RAB. Remarquez qu'en disant : " Il a semé du bon grain, " il nous fait connaître la bonne volonté dont les élus sont l'objet et qui est en eux ; en ajoutant : " L'ennemi vient, " etc., il nous avertit d'avoir à nous tenir sur nos gardes ; lorsque l'ivraie ayant crû, il dit : " C'est l'homme ennemi qui a fait cela, " il nous recommande la patience ; et en ajoutant plus bas : " De peur qu'en arrachant l'ivraie, " il nous donne l'exemple du discernement dont nous devons faire usage. Les paroles suivantes : " Laissez-les croître l'un et l'autre jusqu'à la moisson, " nous font un devoir de la longanimité, et il nous recommande la justice par celles qui terminent : " Liez-la en bottes pour la brûler. "
vv. 31-32.
S. CHRYS. (hom. 47.) Notre-Seigneur venait de dire que trois parties de la semence
étaient perdues et qu'une seule produisait du fruit et que dans cette
dernière la perte est encore considérable à cause de l'ivraie
qu'on a semée par dessus. Ses disciples pouvaient lui dire : Mais quels
seront donc les fidèles, et quel sera leur nombre ? Il va au-devant de
cette crainte en leur proposant la parabole du grain de sénevé
: " Il leur dit encore cette autre parabole : Le royaume des cieux est
semblable à un grain de sénevé, " etc. - S. JER. Le
royaume des cieux, c'est la prédication de 1'Évangile et la connaissance
des Écritures, qui conduisent à la vie et dont Notre-Seigneur
dit aux Juifs : " Le royaume de Dieu vous sera enlevé. " Or,
ce royaume du ciel est semblable à un grain de sénevé.
- S. AUG. (Quest.

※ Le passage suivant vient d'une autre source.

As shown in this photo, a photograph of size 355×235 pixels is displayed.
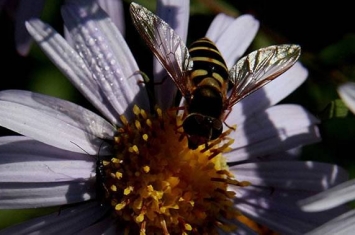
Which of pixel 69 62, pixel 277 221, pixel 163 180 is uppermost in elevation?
pixel 69 62

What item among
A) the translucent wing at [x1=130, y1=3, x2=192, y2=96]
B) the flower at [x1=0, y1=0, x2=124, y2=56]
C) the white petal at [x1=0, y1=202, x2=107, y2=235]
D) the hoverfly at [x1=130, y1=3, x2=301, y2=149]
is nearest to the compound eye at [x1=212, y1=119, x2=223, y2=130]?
the hoverfly at [x1=130, y1=3, x2=301, y2=149]

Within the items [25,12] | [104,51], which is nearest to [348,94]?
[104,51]

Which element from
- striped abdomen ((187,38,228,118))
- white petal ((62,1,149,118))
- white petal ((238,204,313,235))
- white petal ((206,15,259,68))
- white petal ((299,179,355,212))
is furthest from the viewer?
white petal ((206,15,259,68))

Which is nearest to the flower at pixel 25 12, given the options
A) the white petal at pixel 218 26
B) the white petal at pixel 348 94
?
the white petal at pixel 218 26

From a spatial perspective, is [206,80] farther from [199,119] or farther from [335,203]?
[335,203]

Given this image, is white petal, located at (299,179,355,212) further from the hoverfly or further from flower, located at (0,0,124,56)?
flower, located at (0,0,124,56)

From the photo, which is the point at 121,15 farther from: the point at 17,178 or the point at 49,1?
the point at 17,178
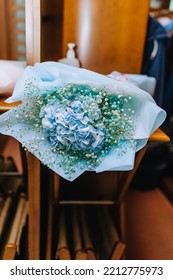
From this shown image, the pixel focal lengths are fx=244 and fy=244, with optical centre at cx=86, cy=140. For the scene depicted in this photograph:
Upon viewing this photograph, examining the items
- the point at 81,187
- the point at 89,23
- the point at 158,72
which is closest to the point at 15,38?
the point at 89,23

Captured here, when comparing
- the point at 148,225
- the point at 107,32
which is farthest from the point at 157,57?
the point at 148,225

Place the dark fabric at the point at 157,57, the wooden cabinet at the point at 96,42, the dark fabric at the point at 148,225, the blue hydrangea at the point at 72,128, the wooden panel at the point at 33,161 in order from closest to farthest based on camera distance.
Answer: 1. the blue hydrangea at the point at 72,128
2. the wooden panel at the point at 33,161
3. the wooden cabinet at the point at 96,42
4. the dark fabric at the point at 148,225
5. the dark fabric at the point at 157,57

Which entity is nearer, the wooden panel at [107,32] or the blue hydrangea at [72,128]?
the blue hydrangea at [72,128]

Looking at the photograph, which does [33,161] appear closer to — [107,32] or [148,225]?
[107,32]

Evang., liv. 1, quest. 2.) Le grain de sénevé
figure la ferveur de la foi, à cause de la vertu qu'on lui attribue d'expulser
le poison, c'est-à-dire tous les dogmes pervers des hérétiques.
" Qu'un
homme prend et sème dans son champ. " - S. JER. Cet homme qui sème
dans son champ, c'est, d'après le sentiment le plus commun, le Sauveur
qui sème la vérité dans l'âme des fidèles.
Selon quelques autres, c'est l'homme lui-même qui sème dans son
champ, c'est-à-dire dans son cur. Or, quel est celui qui sème
en nous si ce n'est notre intelligence et notre sentiment ? Ils reçoivent
le grain de la prédication, et le nourrissant avec le suc de la foi,
ils lui donnent la force de se développer dans le champ de notre cur.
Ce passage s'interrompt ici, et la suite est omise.